(AVAILABLE DATA)

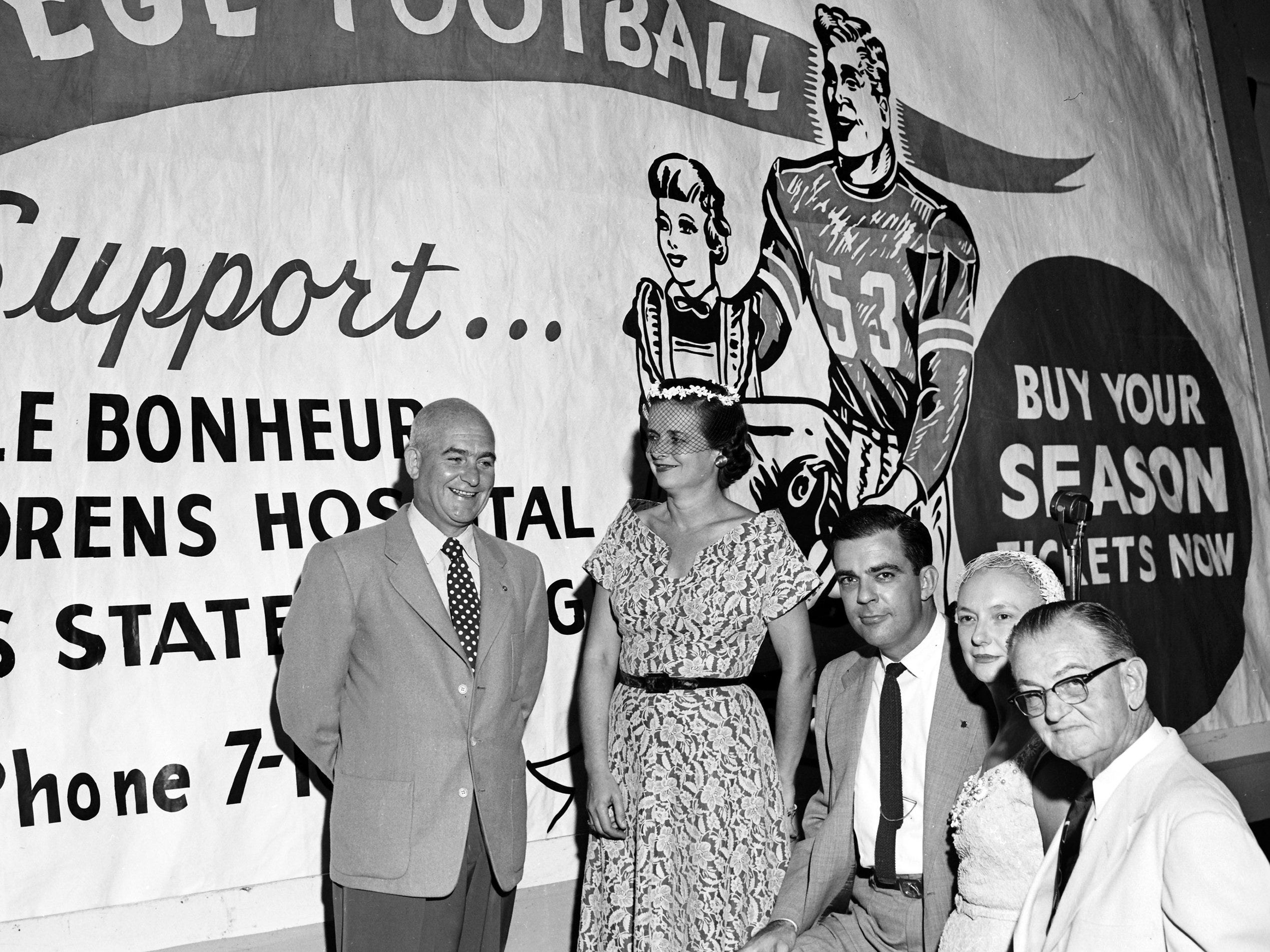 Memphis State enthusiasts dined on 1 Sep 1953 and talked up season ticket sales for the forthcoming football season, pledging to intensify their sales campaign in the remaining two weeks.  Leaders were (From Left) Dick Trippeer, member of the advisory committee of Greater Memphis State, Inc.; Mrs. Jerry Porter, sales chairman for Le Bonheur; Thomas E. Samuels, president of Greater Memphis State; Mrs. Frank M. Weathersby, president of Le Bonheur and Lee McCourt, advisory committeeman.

(End AVAILABLE DATA)
(AVAILABLE DATA)

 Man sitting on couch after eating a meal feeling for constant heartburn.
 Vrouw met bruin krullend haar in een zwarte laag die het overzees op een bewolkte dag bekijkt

(End AVAILABLE DATA)
(AVAILABLE DATA)

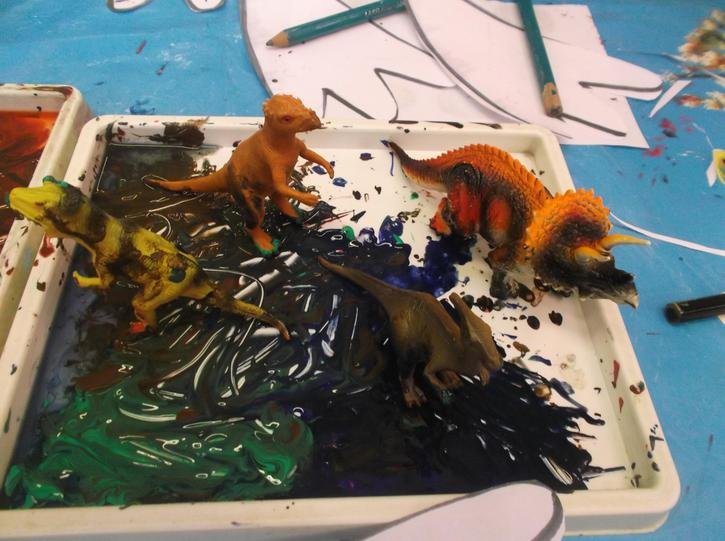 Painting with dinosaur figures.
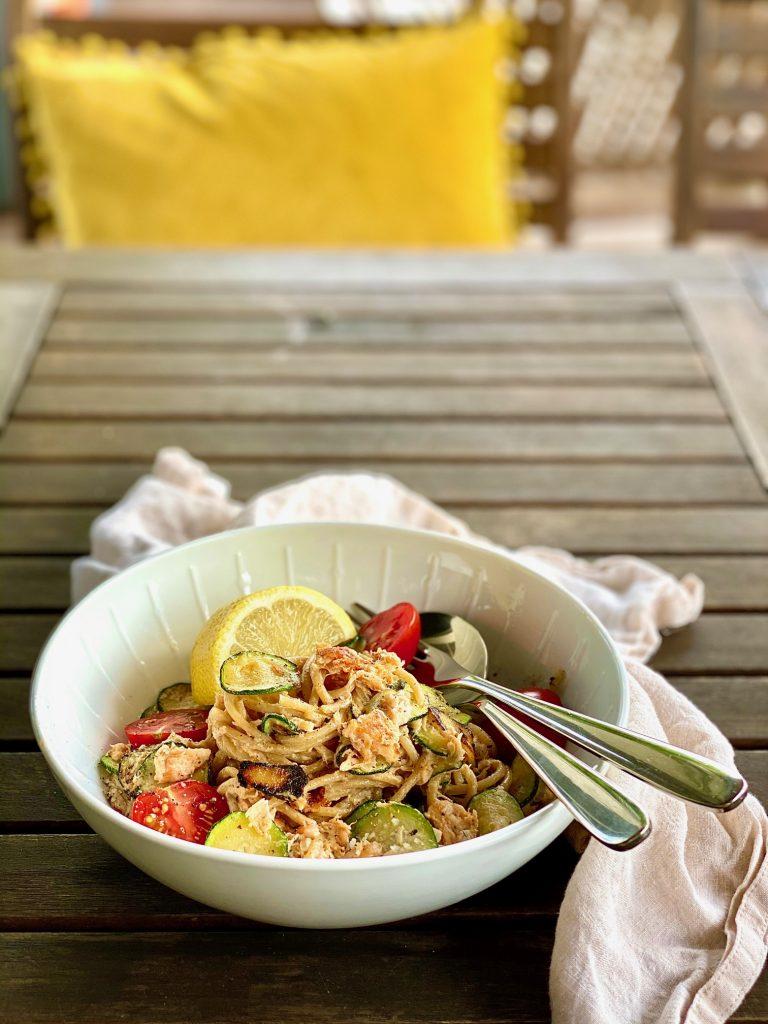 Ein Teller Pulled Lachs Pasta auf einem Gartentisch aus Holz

(End AVAILABLE DATA)

Leaving pictures out, output the lines of the data above from the one with "Painting with dinosaur figures." through the one with "Ein Teller Pulled", word for word.

 Painting with dinosaur figures.
 Ein Teller Pulled Lachs Pasta auf einem Gartentisch aus Holz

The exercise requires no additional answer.